Problem requirements - Arrange the material below as a Markdown table with the columns Row and Line, giving each line its own numbered row and skipping blank lines. Leave any picture out of the table.

Input data -
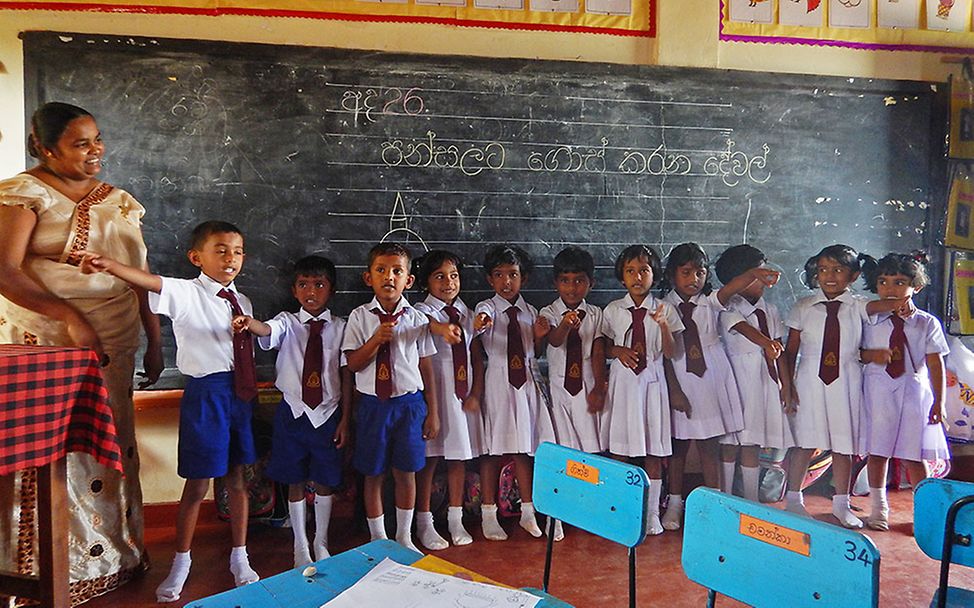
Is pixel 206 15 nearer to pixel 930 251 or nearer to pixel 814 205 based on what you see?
pixel 814 205

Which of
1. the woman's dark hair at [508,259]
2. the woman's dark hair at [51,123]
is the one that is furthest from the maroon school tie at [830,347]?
the woman's dark hair at [51,123]

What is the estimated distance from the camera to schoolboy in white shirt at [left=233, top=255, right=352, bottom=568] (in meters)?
2.90

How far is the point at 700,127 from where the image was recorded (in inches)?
149

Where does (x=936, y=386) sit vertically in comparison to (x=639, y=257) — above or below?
below

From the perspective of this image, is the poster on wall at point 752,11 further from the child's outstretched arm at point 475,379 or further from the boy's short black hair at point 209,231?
the boy's short black hair at point 209,231

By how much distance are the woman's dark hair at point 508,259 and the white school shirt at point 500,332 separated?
18 centimetres

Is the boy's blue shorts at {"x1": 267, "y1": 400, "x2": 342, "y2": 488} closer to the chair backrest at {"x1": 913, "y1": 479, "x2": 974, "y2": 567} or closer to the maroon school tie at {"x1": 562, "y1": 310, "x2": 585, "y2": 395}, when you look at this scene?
the maroon school tie at {"x1": 562, "y1": 310, "x2": 585, "y2": 395}

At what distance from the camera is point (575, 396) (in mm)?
3324

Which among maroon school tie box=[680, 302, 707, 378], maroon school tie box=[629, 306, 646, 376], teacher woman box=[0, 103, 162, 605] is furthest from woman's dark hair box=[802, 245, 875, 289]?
teacher woman box=[0, 103, 162, 605]

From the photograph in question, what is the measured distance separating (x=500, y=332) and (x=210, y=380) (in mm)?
1278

Solution below -
| Row | Line |
|---|---|
| 1 | Is pixel 206 15 nearer to pixel 930 251 or nearer to pixel 814 205 based on what you see? |
| 2 | pixel 814 205 |
| 3 | Which of |
| 4 | 1. the woman's dark hair at [508,259] |
| 5 | 2. the woman's dark hair at [51,123] |
| 6 | is the one that is furthest from the maroon school tie at [830,347]? |
| 7 | the woman's dark hair at [51,123] |
| 8 | What is the estimated distance from the camera to schoolboy in white shirt at [left=233, top=255, right=352, bottom=568] (in meters)? |
| 9 | 2.90 |
| 10 | How far is the point at 700,127 from where the image was recorded (in inches)? |
| 11 | 149 |
| 12 | Where does (x=936, y=386) sit vertically in comparison to (x=639, y=257) — above or below? |
| 13 | below |
| 14 | From the perspective of this image, is the poster on wall at point 752,11 further from the child's outstretched arm at point 475,379 or further from the boy's short black hair at point 209,231? |
| 15 | the boy's short black hair at point 209,231 |
| 16 | By how much distance are the woman's dark hair at point 508,259 and the white school shirt at point 500,332 separated? |
| 17 | 18 centimetres |
| 18 | Is the boy's blue shorts at {"x1": 267, "y1": 400, "x2": 342, "y2": 488} closer to the chair backrest at {"x1": 913, "y1": 479, "x2": 974, "y2": 567} or closer to the maroon school tie at {"x1": 562, "y1": 310, "x2": 585, "y2": 395}, when you look at this scene? |
| 19 | the maroon school tie at {"x1": 562, "y1": 310, "x2": 585, "y2": 395} |
| 20 | At what distance from the camera is point (575, 396) (in mm)? |
| 21 | 3324 |
| 22 | Which among maroon school tie box=[680, 302, 707, 378], maroon school tie box=[629, 306, 646, 376], teacher woman box=[0, 103, 162, 605] is furthest from woman's dark hair box=[802, 245, 875, 289]? |
| 23 | teacher woman box=[0, 103, 162, 605] |
| 24 | From the photograph in question, what is the measured distance separating (x=500, y=332) and (x=210, y=380) (in mm)? |
| 25 | 1278 |